The Inter-American Development Bank (IDB) has loaned Honduran textile and clothing manufacturer Grupo Elcatex $ 96 million to help it boost production and exports.
The institution’s IDB Invest arm provided the six-year loan facility to the company’s Elcatex and San Juan Textiles subsidiaries.
The funding will help the Central American sports and basic clothing manufacturer increase its cotton fabric production capacity, diversify its exports with a new synthetic fabric production line and create around 3,200 direct jobs.
The IDB provided $ 64 million directly and helped mobilize an additional $ 32 million from the China Cofinancing Fund for the Americas, the Washington-based multilateral company said in a statement.
The funding also calls on the company to promote small and medium-sized women-owned businesses in Honduras to supply products to its factories. Women Entrepreneurs Finance Initiative (We-Fi) will lead the initiative, the first of its kind at the regional level, to identify opportunities to train women to take on higher sourcing positions and become more involved in the supply chain of ‘Elcatex.
IDB Invest says the agreement with Elcatex and San Juan Textiles is part of its response to the crisis generated by Covid-19 in Latin America and the Caribbean, and supports the manufacturing sector in Central America.
Since the onset of the pandemic, Elcatex “has shown unprecedented flexibility by initially adjusting its biosecurity protocols to protect its associates and later adapting its production, design and clothing lines to produce protective equipment. individual like face masks and surgical gowns, ”he explains.
“Long-term financing enables the growth of customer operations, strengthens the country’s foreign trade and halt job losses in the context of this health and economic crisis.
Honduras is one of the main exporters of textiles and clothing from the Americas to the United States. In turn, industry is one of the main economic activities of the country, accounting for 84% of exports of manufactured products (maquila) in 2019, and directly and indirectly employing more than 150,000 workers.
Vote of confidence
Elcatex has led Honduran efforts to become a larger supplier of synthetic clothing to the United States, giving it an advantage over other Central American countries. However, these plans – also anchored in the Honduras 2020 development plan – have experienced delays in their realization.

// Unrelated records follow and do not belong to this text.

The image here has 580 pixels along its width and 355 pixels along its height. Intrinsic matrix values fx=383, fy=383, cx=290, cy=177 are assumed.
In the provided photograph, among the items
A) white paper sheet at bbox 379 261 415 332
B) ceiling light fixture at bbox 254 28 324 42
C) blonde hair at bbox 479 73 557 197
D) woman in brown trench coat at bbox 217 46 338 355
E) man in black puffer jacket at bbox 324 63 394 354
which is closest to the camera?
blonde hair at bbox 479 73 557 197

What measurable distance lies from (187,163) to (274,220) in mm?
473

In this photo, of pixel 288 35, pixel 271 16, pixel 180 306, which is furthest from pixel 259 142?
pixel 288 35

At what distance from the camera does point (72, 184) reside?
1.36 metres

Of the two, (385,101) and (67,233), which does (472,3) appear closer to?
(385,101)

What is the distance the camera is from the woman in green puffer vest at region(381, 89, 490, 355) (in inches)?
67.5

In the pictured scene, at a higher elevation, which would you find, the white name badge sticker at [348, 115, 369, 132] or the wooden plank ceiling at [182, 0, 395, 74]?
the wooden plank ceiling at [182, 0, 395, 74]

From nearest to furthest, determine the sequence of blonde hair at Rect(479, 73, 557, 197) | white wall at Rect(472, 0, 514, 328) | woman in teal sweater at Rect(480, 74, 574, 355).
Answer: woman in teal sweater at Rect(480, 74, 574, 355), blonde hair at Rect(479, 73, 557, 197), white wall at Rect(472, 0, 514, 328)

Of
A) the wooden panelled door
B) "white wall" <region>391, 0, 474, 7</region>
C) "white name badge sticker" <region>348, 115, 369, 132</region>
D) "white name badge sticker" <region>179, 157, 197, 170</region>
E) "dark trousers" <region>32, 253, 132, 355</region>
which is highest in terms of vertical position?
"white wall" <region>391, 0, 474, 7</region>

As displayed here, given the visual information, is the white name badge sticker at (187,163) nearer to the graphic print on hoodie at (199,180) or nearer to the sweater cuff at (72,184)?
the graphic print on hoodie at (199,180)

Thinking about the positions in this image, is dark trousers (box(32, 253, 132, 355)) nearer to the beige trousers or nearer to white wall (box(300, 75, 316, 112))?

Nonetheless, Elcatex continued to expand its business, becoming one of the region’s largest apparel suppliers and employing 9,400 workers in four divisions, including textiles and synthetic filaments, energy, industrial parks and technology. and innovation.
Mario Canahuati, president of the Honduran Association of Maquila AHM (Asociación Hondureña de Maquiladores), says the IDB investment is an endorsement of Elcatex as well as of the future of textiles in Honduras.
He concedes the industry has suffered from the virus, which has slowed down clothing factories for more than three months. However, the resumption of orders and the pivot of certain companies to manufacture personal protective equipment (PPE) made it possible to avoid huge losses. In addition to Elcatex, a new unnamed cotton fabric factory is expected to start soon, generating 1,500 jobs.
“This and Elcatex’s investment should help us recover jobs as long as we can maintain the orders,” Canahuati adds. He says that 50,000 jobs – about 50% of the workforce in the textile sector – were lost during the crisis.
Elcatex currently operates five sewing factories that produce more than 120 million pieces of clothing per year, including white t-shirts, sweatshirts, men’s underwear and sportswear.
Earlier this year, just-style was told that the coronavirus would likely cut Central America’s clothing exports in half. This appears to be corroborated by US apparel import data for April, which showed Central American suppliers Honduras and El Salvador were seeing the biggest drops in shipments at over 90% each.